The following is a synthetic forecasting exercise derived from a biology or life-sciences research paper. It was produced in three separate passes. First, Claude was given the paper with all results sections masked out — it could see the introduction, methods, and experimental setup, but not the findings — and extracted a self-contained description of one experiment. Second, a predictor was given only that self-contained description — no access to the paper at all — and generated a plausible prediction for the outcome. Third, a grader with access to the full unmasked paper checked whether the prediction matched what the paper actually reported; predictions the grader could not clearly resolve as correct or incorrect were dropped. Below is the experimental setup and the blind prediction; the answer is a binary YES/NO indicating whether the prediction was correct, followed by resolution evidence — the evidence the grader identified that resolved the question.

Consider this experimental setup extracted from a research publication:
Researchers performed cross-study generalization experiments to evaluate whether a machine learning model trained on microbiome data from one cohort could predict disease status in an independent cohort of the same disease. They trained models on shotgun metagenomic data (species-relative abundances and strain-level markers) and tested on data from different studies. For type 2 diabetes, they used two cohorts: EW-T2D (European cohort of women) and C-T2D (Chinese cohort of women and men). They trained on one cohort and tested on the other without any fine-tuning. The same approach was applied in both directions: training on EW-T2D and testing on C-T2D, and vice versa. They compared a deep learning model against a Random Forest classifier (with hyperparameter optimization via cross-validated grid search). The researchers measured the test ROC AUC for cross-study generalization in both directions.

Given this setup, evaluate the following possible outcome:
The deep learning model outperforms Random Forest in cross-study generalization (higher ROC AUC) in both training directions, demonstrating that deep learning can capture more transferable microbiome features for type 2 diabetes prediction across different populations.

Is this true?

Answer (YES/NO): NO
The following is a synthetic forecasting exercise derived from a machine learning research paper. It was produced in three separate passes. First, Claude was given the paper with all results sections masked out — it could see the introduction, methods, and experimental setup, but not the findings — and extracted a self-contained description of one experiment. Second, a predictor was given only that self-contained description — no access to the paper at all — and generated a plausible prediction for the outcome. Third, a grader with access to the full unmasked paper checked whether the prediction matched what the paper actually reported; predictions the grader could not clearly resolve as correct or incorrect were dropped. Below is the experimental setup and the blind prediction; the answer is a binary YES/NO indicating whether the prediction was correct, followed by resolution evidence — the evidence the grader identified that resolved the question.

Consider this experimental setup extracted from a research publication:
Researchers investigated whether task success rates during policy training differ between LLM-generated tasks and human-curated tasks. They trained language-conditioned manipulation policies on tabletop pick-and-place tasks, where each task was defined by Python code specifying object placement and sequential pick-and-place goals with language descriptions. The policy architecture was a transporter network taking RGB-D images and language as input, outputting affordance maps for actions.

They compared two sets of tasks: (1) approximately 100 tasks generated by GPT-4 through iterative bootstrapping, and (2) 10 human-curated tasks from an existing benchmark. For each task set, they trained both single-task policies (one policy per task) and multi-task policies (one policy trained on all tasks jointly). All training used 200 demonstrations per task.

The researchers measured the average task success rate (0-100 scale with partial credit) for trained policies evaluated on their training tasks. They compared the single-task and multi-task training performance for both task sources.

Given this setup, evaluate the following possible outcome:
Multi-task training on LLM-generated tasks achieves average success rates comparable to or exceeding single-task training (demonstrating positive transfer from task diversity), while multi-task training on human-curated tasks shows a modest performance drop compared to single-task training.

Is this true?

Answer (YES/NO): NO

■ Brief ■
Could you give again, word for word, the line with "They compared two" and all lines after it through the end of the data? Leave out everything else.

■ Solution below ■
They compared two sets of tasks: (1) approximately 100 tasks generated by GPT-4 through iterative bootstrapping, and (2) 10 human-curated tasks from an existing benchmark. For each task set, they trained both single-task policies (one policy per task) and multi-task policies (one policy trained on all tasks jointly). All training used 200 demonstrations per task.

The researchers measured the average task success rate (0-100 scale with partial credit) for trained policies evaluated on their training tasks. They compared the single-task and multi-task training performance for both task sources.

Given this setup, evaluate the following possible outcome:
Multi-task training on LLM-generated tasks achieves average success rates comparable to or exceeding single-task training (demonstrating positive transfer from task diversity), while multi-task training on human-curated tasks shows a modest performance drop compared to single-task training.

Is this true?

Answer (YES/NO): NO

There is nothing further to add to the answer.